Ci sono però alcuni possibili impedimenti a una variazione della politica monetaria nel breve periodo, ora che il programma di riacquisto di T-bond per 600 miliardi sta per concludersi. Prima di eventuali interventi, ha infatti precisato il successore di Greenspan, «vorremmo registrare continui miglioramenti e una ulteriore creazione di posti». Al momento, invece, «stiamo cercando di uscire da una voragine: mancano ancora più di 7 milioni di posti rispetto a prima della crisi». Non basta dunque il miglioramento del mercato del lavoro rispetto all’agosto 2010, riflesso dal taglio alle previsioni sulla disoccupazione per quest’anno dall’8,8-9% delle stime precedenti all’attuale 8,4-8,7%. Anche perché la ripresa, «moderata», non sembra avere forza sufficiente per trainare le assunzioni. Il primo trimestre si è chiuso con una modesta crescita del Pil sotto al 2% che Bernanke considera un fenomeno «passeggero». Ma la banca centrale Usa ha anche ritoccato verso il basso le stime sull’intero anno in corso, destinato a vedere un aumento del Pil tra il 3,1 e il 3,3% dal precedente 3,4-3,9%. «Abbiamo ribassato un po’ le nostre stime - ha spiegato -, in considerazione di alcuni fattori come l’indebolimento del settore delle costruzioni immobiliari e di un momentaneo indebolimento dello slancio dell’economia».

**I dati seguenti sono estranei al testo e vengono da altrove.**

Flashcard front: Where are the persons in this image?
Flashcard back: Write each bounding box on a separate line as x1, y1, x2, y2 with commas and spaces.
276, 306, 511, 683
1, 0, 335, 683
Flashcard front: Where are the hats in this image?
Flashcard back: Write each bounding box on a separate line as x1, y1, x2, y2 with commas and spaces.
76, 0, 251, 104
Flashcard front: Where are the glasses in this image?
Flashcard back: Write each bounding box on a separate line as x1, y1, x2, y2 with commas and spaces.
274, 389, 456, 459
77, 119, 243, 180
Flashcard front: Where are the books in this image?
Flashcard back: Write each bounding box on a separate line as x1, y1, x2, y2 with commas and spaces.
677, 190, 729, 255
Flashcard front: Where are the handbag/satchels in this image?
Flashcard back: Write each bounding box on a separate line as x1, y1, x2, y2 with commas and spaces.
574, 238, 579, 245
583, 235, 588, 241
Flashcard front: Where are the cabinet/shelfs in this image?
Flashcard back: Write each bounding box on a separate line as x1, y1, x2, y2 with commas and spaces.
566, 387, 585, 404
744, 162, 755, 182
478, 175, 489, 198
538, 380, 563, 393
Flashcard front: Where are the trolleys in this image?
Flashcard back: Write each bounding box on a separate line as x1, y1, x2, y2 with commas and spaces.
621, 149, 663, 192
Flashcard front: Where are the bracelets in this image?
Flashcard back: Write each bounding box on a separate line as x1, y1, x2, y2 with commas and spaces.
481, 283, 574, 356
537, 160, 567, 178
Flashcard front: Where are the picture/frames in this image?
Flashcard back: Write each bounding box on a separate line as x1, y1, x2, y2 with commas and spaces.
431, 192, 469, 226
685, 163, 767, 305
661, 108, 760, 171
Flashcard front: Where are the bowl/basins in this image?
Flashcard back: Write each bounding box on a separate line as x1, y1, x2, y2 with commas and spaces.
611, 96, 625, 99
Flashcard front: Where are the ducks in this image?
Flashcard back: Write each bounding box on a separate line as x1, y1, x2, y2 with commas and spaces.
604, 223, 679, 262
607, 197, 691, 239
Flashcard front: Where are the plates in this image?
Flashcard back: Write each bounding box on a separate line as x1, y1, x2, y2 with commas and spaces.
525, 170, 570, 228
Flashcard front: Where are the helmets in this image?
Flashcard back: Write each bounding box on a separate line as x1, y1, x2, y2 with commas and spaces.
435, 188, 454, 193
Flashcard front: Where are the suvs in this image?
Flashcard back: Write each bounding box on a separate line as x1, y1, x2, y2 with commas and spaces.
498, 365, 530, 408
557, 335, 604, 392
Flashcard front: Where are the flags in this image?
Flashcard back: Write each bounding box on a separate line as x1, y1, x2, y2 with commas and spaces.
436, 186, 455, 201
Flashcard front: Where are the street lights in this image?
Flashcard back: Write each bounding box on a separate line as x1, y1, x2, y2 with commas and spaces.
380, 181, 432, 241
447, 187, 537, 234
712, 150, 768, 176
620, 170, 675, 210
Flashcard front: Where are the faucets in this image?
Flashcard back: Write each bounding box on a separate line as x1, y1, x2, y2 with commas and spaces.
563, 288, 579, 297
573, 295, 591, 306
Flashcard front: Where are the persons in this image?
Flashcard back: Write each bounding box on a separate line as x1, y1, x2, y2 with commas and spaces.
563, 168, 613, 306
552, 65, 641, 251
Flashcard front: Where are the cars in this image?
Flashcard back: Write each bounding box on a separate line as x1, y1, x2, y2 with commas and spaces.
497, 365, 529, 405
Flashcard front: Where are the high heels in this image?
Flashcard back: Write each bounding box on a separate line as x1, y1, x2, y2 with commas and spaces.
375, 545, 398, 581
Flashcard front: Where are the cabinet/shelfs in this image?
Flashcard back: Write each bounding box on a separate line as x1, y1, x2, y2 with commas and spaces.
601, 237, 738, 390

Su una mossa in senso restrittivo non dovrebbero invece pesare ossessioni inflazionistiche che la Fed non ha. Bernanke ha detto di considerare «transitori» gli effetti dei rincari delle commodities. Le stime 2011 sui prezzi core (al netto di alimentari ed energia) sono però state riviste al rialzo a 1,3-1,6% dal precedente 1-1,3%.


Bernanke non ha trascurato uno dei temi più caldi negli Usa, ovvero il disastroso stato dei conti federali, senza lanciare una frecciata a Standard&Poor’s («Non ci ha detto nulla di nuovo») che ha minacciato un declassamento degli Usa. L’azione per contrastare il forte indebitamento Usa è la «prima priorità di lungo periodo» per il Paese», ha detto Bernanke, che guarda anche «con attenzione al debito» europeo.